### Your instructions
In the records below, pick out all lines containing the word "species".
=== Listed entries ===
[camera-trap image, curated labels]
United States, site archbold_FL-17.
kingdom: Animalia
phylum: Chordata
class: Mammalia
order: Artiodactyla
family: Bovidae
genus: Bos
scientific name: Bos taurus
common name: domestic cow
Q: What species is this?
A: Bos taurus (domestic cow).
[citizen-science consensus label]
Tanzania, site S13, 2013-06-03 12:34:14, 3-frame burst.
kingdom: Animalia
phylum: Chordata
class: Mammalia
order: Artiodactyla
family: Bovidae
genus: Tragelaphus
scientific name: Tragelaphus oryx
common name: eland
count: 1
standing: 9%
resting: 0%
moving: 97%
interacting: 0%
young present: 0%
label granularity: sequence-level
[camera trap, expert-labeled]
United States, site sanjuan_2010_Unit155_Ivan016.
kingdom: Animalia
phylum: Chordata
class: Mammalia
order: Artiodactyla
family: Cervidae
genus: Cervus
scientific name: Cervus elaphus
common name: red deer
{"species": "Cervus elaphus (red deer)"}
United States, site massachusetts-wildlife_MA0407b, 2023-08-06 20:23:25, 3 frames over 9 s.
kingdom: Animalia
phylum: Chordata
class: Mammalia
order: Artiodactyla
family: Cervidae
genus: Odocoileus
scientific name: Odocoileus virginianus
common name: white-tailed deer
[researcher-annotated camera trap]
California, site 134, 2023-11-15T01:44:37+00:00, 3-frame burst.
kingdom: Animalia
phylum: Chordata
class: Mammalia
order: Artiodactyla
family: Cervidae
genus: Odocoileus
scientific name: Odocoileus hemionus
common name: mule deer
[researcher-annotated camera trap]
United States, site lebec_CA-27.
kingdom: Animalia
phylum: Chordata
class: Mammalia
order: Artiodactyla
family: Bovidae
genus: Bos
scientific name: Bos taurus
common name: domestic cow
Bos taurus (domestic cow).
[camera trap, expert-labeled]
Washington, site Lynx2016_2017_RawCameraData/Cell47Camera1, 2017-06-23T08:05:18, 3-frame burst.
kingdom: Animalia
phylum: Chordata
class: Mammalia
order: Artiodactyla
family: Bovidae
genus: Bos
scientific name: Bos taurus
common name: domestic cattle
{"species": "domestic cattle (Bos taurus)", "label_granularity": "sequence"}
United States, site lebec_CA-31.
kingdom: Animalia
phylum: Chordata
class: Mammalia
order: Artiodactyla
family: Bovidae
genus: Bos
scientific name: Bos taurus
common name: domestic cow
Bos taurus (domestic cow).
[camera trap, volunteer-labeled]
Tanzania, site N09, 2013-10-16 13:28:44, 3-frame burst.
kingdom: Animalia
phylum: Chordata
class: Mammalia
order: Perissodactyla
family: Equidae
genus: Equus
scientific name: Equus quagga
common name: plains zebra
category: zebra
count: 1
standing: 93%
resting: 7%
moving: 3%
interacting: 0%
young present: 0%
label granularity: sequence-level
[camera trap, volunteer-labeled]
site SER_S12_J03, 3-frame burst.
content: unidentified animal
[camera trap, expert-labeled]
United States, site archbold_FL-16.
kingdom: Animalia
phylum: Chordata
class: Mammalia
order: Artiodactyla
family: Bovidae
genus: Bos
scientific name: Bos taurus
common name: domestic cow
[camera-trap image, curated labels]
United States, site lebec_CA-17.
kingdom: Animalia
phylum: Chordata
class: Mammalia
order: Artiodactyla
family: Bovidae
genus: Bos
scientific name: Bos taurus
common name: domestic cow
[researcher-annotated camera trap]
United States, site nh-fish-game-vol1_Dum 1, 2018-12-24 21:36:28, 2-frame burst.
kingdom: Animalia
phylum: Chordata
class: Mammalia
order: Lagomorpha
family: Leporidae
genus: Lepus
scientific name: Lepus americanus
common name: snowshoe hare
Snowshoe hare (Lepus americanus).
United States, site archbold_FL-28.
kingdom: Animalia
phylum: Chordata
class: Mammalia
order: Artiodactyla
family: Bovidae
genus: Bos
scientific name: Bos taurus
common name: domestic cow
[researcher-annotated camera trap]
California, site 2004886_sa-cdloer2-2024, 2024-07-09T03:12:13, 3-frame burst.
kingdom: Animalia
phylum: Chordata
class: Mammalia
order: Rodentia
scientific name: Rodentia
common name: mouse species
===
### Task response
Q: What species is this?
{"species": "Cervus elaphus (red deer)"}
{"species": "domestic cattle (Bos taurus)", "label_granularity": "sequence"}
common name: mouse species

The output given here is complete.